### Selected excerpt
[Start of Attachment]
You don’t have the job you want, you don’t have the sex life you want — how are you going to get what you want?

How To Get What You Want

The main reason you don’t have what you want is because you don’t know how to negotiate effectively.

If you want to learn to negotiate effectively for what you want, you might want to check out the book Getting To Yes by Fisher and Ury.

Getting to Yes outlines a process of effective negotiation that will help you get what you want in virtually any aspect of your life.

Here is an example from the book:

“Consider Mary Parker Follett’s story of two men quarreling in a library.

One wants the window open and the other wants it closed.

They bicker back and forth about how much to leave it open: a crack, halfway, three-quarters of the way.

No solution satisfies them both.

Enter the librarian.

She asks one why he wants the window open: “To get some fresh air.”

She asks the other why he wants it closed: “To avoid the draft.”

After thinking a minute, she opens wide a window in the next room, bringing in fresh air without a draft.

For a wise solution reconcile interests, not positions.

This story is typical of many negotiations.

Since the parties’ problem appears to be a conflict of positions, and since their goal is to agree on a position, they naturally tend to think and talk about positions— and in the process often reach an impasse.
[End of Attachment]
### Work instructions
A. Summarize the passage on negotiation in two sentences.
B. Reproduce everything in the passage on negotiation from "The main reason" down to "wants it closed.", swapping "library" for "reading room".

### Exercise data
[Start of Attachment]
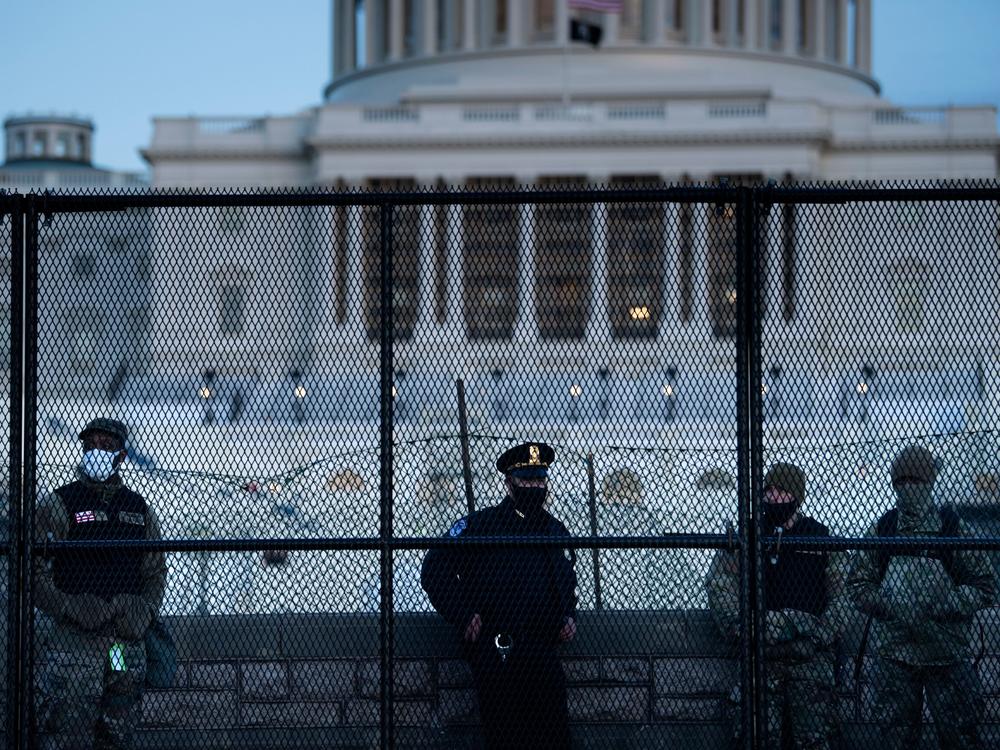A Capitol Police officer stands with members of the National Guard behind a fence surrounding the Capitol on Jan. 7, a day after the insurrection.
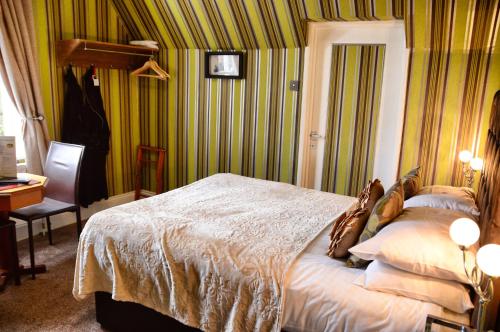 a bedroom with a bed in a room with green stripes at The Hotel Commodore in Llandrindod Wells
[End of Attachment]
### Solutions by task
A. The passage says the main reason people don't have what they want is that they don't know how to negotiate effectively, and it recommends the book Getting to Yes by Fisher and Ury, which outlines a process of effective negotiation. In the book's example, two men quarrel over a library window until a librarian asks each why he wants his position and opens a window in the next room, showing that a wise solution reconciles interests, not positions.

B.
The main reason you don’t have what you want is because you don’t know how to negotiate effectively.

If you want to learn to negotiate effectively for what you want, you might want to check out the book Getting To Yes by Fisher and Ury.

Getting to Yes outlines a process of effective negotiation that will help you get what you want in virtually any aspect of your life.

Here is an example from the book:

“Consider Mary Parker Follett’s story of two men quarreling in a reading room.

One wants the window open and the other wants it closed.